After a mere 300 years, the United Kingdom of Great Britain and Northern Ireland has found the time to modernise the laws on royal succession:
- Girls born into the royal family will no longer need to cede the throne to their younger brothers. Until now, it was always the eldest son that ascended the throne; even older sisters missed out as long as there was one male, regardless of his age. The current Queen Elizabeth II could only become queen because she didn’t have any brother(s).
- The king or the queen may even marry a Catholic in future. Until now, such a marriage would have disqualified that particular royal from the succession.
If you are now overwhelmed in the light of so much modernisation, equality and progress, I will have to dampen the joy a bit:

“With these sons, you HAVE to stick to the throne as long as possible.”
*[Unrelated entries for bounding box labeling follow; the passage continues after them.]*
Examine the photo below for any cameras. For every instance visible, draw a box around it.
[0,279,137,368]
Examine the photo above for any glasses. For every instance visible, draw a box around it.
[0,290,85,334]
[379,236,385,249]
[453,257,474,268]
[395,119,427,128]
- The new rules won’t be relevant for the foreseeable future because Queen ElizabethII’s first child is a son, Prince Charles, who again had only sons, Princes William and Harry. For the next two generations (which based on the reign of the current queen could be 100 years) no woman will become head of state. Only if Prince William and his wife will have a girl as their first child will these rules become relevant.
- Similarly, nobody in the current line of succession has dared to marry a Catholic.
- Furthermore, the lifting of the ban of Catholics only pertains to the spouse of the king or queen. The monarch himself still must not be Catholic. He or she also must not be a Jew, a Muslim, a Mormon or in fact anything else than an Anglican Christian, because the British monarch is also the head of the Anglican church. Having a state religion already sounds far less modern.
- These cosmetic changes cannot hide the fact that we still have an unelected head of state, who reaches this positionexclusively by virtue of his birth, irrespective of any (lacking) qualifications.

“That’s not what I had in mind.”
Princesses being able to become rulers without democratic legitimation, is no reason to celebrate. Especially not in 2011 and in a country that still doesn’t have a codified constitution.
(Es gibt eine deutsche Version dieses Artikels.)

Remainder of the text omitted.